To solve this problem, we can use the ideal gas law, which states that the product of the pressure (P), volume (V), and temperature (T) of a gas is constant when the amount of gas and the conditions are held constant. The equation can be written as:
P₁V₁/T₁ = P₂V₂/T₂
where: P₁ and P₂ are the initial and final pressures, respectively (held constant in this case), V₁ and V₂ are the initial and final volumes, respectively, T₁ is the initial temperature, and T₂ is the final temperature that we need to find.

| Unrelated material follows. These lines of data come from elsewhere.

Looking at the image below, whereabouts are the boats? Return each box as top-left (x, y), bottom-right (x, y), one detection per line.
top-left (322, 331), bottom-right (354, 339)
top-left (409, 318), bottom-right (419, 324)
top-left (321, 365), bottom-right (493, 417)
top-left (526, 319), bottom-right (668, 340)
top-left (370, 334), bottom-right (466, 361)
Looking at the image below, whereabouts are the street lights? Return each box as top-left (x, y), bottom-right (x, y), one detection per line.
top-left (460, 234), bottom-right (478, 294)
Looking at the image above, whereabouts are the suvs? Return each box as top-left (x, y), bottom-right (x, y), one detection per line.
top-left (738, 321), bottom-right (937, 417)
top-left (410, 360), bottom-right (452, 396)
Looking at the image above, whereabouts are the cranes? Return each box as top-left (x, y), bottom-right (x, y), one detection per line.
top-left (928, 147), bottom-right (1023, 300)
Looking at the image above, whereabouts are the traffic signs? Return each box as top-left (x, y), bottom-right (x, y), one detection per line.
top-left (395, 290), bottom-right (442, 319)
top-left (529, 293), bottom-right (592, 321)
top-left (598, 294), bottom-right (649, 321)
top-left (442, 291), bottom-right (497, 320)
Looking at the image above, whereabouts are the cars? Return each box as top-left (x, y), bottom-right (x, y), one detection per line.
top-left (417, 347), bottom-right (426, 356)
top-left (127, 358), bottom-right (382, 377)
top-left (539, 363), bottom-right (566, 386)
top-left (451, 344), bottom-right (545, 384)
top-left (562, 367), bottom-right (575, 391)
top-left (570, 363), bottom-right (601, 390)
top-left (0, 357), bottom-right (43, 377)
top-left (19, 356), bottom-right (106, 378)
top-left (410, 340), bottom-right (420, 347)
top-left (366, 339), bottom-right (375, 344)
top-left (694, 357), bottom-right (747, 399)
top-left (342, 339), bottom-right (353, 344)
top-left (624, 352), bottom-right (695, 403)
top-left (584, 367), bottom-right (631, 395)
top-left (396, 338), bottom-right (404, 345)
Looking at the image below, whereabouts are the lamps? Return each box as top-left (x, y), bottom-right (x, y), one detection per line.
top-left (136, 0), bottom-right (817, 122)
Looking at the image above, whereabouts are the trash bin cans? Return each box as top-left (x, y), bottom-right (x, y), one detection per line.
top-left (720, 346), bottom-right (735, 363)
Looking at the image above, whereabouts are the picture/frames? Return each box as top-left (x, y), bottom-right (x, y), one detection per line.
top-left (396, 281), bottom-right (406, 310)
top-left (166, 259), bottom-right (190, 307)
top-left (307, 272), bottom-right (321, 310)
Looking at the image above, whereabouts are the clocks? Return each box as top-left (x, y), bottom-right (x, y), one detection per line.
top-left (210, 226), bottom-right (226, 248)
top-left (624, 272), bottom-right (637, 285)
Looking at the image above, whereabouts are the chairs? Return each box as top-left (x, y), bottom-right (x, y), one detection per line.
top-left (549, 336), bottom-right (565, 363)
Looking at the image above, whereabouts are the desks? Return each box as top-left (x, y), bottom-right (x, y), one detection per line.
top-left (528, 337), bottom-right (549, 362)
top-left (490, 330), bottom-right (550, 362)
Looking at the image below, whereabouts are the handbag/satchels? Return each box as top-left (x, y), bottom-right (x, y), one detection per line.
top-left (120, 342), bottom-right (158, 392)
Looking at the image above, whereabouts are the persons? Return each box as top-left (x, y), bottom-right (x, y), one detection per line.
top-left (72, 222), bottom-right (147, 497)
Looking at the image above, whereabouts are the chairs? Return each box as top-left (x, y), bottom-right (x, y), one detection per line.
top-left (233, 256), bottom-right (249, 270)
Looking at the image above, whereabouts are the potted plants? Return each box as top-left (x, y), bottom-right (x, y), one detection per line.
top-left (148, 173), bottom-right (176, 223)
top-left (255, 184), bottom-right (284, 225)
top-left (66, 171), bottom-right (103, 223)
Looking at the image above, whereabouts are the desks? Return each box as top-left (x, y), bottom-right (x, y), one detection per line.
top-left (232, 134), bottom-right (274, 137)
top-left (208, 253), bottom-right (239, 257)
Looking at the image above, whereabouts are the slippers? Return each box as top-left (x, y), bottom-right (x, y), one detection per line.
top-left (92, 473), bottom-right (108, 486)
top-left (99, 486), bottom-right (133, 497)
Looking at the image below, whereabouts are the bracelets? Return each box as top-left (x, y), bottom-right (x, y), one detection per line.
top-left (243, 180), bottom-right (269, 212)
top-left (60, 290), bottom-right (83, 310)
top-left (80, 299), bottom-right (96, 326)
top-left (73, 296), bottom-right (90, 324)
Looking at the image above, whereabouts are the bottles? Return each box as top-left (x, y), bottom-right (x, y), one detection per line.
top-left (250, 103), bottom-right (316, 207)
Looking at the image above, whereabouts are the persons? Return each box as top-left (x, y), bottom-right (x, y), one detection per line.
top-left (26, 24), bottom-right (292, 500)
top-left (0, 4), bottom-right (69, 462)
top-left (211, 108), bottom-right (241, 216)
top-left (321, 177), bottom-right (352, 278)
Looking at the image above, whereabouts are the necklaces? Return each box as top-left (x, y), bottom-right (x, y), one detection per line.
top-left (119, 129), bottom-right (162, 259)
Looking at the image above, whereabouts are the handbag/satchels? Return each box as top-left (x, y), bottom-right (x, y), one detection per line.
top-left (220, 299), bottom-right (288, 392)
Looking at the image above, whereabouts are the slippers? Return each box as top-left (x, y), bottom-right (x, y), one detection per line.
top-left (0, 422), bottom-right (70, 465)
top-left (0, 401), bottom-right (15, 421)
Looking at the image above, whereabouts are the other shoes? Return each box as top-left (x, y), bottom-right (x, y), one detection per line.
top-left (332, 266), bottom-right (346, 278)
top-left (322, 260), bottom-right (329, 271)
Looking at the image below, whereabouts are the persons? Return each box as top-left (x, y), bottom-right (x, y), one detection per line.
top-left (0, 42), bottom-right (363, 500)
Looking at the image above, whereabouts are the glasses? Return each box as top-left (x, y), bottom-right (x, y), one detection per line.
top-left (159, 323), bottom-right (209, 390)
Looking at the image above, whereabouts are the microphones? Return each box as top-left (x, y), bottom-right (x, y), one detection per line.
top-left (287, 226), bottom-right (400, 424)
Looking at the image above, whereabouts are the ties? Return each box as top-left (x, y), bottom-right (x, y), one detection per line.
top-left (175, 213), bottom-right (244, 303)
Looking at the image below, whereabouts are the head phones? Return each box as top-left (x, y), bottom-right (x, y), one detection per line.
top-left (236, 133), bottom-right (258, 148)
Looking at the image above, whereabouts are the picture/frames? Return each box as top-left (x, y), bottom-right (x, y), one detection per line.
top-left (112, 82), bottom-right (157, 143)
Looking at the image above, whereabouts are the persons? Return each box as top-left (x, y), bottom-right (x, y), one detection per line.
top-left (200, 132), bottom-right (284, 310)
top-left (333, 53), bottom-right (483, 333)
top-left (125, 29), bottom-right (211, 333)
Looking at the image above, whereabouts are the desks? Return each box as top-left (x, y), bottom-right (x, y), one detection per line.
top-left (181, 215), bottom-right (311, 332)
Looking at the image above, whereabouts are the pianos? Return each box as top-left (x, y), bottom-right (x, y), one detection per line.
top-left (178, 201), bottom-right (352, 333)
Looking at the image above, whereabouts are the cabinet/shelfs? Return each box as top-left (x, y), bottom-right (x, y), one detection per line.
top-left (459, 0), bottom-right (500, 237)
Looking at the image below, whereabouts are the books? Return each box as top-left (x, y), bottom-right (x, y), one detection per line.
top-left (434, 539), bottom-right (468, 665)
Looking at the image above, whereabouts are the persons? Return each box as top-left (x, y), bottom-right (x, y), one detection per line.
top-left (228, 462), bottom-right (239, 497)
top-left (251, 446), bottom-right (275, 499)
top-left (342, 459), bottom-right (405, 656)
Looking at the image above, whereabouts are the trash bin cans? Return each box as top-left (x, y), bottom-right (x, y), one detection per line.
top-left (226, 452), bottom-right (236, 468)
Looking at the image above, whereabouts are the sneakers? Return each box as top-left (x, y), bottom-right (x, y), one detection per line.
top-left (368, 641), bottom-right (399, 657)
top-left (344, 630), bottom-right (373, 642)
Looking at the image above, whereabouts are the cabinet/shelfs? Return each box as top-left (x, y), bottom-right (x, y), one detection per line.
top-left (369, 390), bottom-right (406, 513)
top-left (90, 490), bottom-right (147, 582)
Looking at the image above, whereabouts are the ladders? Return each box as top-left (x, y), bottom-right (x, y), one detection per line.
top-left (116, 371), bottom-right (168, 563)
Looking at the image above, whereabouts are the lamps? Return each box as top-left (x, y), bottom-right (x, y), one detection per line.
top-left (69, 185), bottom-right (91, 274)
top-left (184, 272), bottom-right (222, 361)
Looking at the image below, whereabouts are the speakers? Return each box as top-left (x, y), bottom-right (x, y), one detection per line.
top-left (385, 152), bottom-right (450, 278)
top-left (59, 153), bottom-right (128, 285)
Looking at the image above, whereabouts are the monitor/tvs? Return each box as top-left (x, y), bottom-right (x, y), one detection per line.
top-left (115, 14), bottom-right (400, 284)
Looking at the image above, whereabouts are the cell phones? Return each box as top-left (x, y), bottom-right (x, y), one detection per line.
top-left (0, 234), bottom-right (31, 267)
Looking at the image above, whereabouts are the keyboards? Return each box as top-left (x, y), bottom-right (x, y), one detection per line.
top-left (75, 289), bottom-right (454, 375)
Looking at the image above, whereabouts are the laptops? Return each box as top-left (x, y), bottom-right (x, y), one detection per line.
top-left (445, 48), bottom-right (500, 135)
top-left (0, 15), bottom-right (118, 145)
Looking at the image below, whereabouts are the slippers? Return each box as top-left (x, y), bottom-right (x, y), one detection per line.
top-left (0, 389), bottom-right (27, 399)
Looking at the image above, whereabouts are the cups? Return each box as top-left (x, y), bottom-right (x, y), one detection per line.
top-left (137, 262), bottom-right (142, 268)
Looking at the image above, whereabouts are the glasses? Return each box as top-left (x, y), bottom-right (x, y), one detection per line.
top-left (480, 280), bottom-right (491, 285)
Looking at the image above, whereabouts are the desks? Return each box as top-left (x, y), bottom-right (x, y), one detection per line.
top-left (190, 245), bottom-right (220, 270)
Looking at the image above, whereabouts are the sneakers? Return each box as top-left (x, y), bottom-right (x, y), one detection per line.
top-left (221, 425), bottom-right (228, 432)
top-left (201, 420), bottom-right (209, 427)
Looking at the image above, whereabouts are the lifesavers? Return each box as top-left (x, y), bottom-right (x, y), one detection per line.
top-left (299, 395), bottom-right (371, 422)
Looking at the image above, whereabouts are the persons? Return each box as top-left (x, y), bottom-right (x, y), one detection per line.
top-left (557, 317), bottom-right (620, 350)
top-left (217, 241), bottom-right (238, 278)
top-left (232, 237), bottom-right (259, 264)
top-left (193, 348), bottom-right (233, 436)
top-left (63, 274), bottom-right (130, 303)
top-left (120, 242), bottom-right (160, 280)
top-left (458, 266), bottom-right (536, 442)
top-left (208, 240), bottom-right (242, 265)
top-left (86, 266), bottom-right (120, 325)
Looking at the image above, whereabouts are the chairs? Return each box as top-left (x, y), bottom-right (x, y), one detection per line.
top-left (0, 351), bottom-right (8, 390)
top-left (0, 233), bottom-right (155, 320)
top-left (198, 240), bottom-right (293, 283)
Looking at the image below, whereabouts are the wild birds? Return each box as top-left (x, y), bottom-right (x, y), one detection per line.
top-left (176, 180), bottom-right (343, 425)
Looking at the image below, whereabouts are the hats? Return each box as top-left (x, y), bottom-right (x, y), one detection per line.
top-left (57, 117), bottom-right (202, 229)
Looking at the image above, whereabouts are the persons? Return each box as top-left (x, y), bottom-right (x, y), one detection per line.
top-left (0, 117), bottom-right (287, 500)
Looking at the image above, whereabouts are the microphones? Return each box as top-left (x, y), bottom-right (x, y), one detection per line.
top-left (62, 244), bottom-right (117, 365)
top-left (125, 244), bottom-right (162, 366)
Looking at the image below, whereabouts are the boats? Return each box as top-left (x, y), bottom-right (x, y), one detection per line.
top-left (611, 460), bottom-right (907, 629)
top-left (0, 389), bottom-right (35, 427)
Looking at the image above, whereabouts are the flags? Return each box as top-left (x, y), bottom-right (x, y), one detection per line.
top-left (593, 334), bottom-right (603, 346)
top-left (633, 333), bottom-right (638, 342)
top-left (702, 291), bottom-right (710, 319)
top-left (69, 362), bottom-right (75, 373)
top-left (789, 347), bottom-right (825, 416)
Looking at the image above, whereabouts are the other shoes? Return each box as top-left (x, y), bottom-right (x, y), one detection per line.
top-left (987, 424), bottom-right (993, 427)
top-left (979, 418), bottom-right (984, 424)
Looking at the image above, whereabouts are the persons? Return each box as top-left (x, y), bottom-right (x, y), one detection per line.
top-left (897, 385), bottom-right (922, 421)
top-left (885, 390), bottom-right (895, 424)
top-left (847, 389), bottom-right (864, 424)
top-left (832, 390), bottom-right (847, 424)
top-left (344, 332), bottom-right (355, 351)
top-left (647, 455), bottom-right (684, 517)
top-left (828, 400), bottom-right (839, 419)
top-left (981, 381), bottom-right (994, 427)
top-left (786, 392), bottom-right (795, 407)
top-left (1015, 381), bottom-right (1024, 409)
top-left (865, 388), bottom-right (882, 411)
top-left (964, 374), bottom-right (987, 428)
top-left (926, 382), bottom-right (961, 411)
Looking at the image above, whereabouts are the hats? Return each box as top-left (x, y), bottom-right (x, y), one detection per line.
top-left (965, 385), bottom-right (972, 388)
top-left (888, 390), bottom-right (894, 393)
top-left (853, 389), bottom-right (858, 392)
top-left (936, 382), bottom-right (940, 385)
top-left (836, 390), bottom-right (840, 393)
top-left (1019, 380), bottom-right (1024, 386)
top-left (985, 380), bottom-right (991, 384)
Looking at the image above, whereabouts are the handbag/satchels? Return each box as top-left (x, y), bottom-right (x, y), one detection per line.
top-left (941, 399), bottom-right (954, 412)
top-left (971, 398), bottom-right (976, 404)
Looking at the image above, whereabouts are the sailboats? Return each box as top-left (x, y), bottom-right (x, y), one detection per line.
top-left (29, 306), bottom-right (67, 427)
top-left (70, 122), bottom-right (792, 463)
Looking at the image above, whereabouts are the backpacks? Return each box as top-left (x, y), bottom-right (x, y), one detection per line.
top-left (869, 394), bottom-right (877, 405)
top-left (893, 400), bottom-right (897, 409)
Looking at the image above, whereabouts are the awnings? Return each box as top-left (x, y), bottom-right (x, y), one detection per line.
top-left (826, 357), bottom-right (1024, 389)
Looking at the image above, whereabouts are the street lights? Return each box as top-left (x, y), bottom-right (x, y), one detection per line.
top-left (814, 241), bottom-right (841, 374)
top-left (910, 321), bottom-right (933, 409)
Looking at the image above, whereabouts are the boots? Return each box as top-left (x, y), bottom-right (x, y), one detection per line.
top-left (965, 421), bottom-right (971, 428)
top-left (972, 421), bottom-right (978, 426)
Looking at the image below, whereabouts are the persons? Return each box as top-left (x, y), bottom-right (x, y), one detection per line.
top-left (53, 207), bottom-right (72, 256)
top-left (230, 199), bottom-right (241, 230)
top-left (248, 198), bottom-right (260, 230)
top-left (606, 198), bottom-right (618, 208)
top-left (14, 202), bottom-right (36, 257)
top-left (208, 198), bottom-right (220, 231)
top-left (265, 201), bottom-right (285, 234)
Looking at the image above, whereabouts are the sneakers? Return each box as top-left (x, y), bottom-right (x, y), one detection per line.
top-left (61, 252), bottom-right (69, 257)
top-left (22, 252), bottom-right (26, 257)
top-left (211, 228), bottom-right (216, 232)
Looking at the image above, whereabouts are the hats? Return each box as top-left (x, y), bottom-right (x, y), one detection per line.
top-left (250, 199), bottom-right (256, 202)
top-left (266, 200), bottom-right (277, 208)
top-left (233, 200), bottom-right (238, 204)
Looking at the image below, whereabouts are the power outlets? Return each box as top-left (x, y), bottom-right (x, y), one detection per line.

Given: V₁ = 40 cm³ V₂ = 54.70 cm³ T₁ = 0°C = 273.15 K (conversion from Celsius to Kelvin)
Let's assume the pressure remains constant, so P₁ = P₂.
Plugging in the values into the ideal gas law equation:
P₁V₁/T₁ = P₂V₂/T₂
Since P₁ = P₂, we can cancel out the pressure terms:
V₁/T₁ = V₂/T₂
Rearranging the equation to solve for T₂:
T₂ = (V₂ × T₁) / V₁
Substituting the given values:
T₂ = (54.70 cm³ × 273.15 K) / 40 cm³
Calculating the result:
T₂ ≈ 372.1 K
Therefore, the temperature at which the volume expands to 54.70 cm³ under the same conditions of pressure is approximately 372.1 Kelvin.